## Begin Document passage
The answers to the two questions asked in the above snippet are (i) Yes, and (ii) Yes, there is, although as archae86 so eloquently points out, the second question should really say, "... system resources BOINC can grab" , since it is BOINC and NOT the project that makes these decisions :-).  The individual project has no say in the matter and simply provides work when requested by BOINC.

I have contributed to a number of different projects in the past but essentially only to Einstein in more recent times so my thoughts on how BOINC handles this might be a bit out-of-touch with any 'improvements' that might have been made to more recent versions of BOINC to do with how BOINC handles sharing.  Archae86 did mention 'resource share' which is an available BOINC setting.  You should be able to find it quite easily in your project preferences.  Follow the preferences link near the top of your account page.  By default (unless you deliberately choose otherwise) each project will be given a value of 100 (which you can easily change if you decide to).  Theoretically this supposedly gives each project an equal share of resources.  It's a very complicated story but suffice to say, this 'ideal' has never really been achieved in even fairly simple cases and probably never will be.
## End Document passage
## Begin Supplied entries
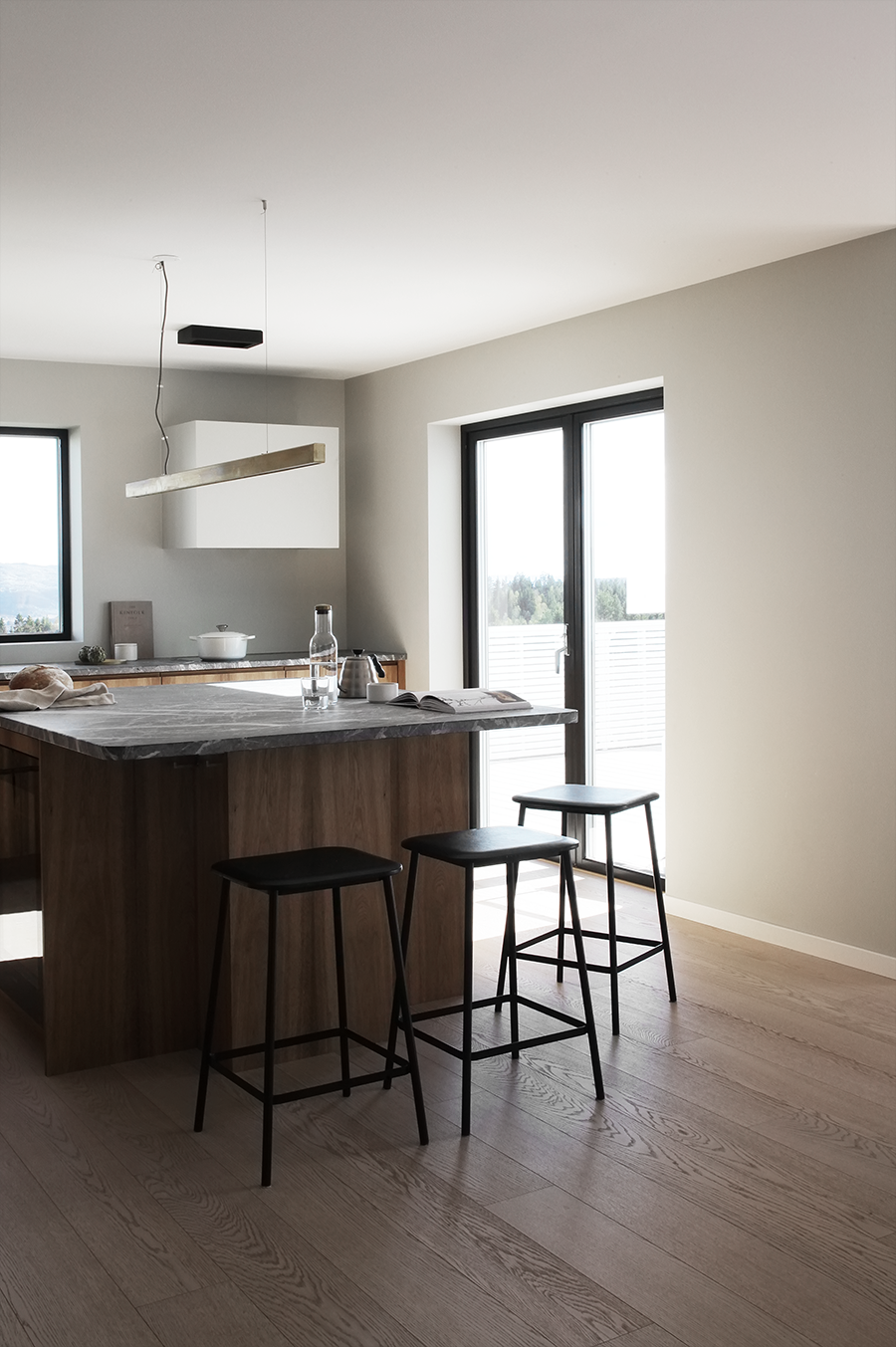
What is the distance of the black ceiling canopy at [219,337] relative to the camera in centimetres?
536

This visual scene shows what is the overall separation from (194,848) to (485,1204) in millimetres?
1410

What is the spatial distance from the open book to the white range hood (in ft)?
9.75

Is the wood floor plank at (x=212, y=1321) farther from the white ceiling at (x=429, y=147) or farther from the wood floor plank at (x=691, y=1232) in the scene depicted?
the white ceiling at (x=429, y=147)

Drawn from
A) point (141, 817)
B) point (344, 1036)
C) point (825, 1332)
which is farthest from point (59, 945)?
point (825, 1332)

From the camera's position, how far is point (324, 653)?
388cm

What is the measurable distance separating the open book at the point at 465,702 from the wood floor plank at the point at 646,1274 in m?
1.38

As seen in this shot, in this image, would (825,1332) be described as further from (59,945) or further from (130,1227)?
(59,945)

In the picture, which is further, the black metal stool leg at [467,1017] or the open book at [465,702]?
the open book at [465,702]

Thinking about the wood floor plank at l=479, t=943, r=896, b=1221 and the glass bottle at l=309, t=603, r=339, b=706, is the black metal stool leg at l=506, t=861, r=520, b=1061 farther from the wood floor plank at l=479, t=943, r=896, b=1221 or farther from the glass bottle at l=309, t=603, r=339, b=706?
the glass bottle at l=309, t=603, r=339, b=706

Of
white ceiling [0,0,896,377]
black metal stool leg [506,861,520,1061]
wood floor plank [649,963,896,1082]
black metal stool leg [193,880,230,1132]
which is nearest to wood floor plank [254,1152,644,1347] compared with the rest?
black metal stool leg [193,880,230,1132]

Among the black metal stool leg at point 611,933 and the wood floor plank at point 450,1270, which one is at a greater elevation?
the black metal stool leg at point 611,933

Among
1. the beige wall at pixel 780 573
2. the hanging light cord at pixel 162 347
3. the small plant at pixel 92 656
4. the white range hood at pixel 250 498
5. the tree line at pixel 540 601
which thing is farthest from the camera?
the white range hood at pixel 250 498

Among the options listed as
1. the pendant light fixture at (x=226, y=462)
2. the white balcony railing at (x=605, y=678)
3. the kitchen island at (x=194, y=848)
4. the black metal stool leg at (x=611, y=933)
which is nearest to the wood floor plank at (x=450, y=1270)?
the kitchen island at (x=194, y=848)

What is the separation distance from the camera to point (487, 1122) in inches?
121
## End Supplied entries
» **Requirement 1**: In the forum post about BOINC, what resource share value does each project get by default?
» **Requirement 2**: Condense the paragraph of the forum post about BOINC that begins "I have contributed to a number" into a short bulleted list of its main facts.

» **Complete response 1**: Each project is given a value of 100 by default.

» **Complete response 2**:
- The writer once contributed to several projects but lately mostly to Einstein, so these views on how BOINC handles sharing may not reflect newer versions.
- "Resource share" is a BOINC setting found in the project preferences, reached through the preferences link near the top of the account page.
- By default each project gets a value of 100, which can be changed.
- In theory this gives each project an equal share of resources, but this ideal has never really been achieved even in fairly simple cases and probably never will be.